Data entries:
::::

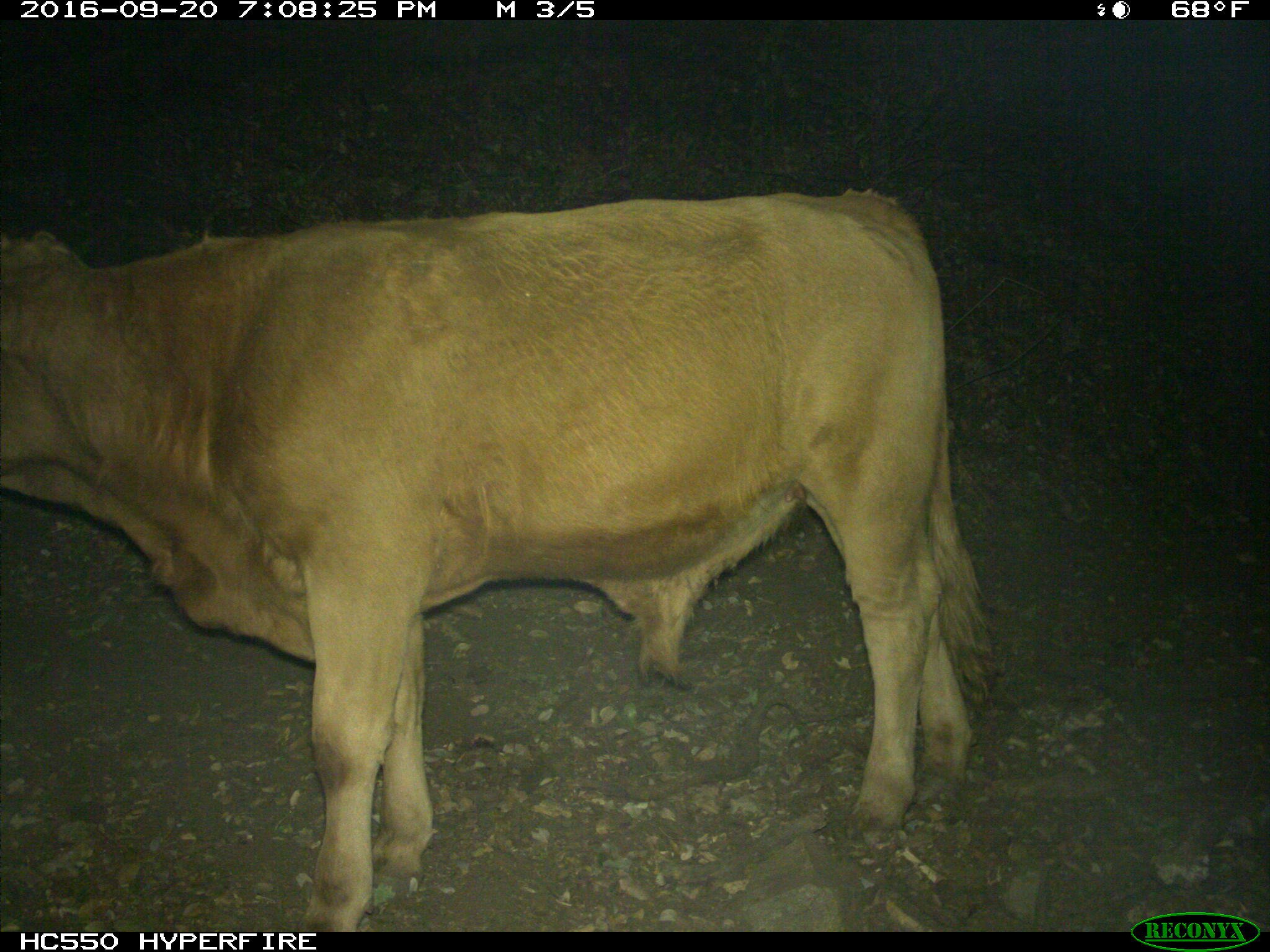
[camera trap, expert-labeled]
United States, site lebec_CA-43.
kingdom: Animalia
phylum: Chordata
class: Mammalia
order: Artiodactyla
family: Bovidae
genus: Bos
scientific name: Bos taurus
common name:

::::

#### Exercise brief
Give back exactly the lines from the line containing "order: Artiodactyla" to the end of the entries, and no other lines.

#### Exercise solution
order: Artiodactyla
family: Bovidae
genus: Bos
scientific name: Bos taurus
common name:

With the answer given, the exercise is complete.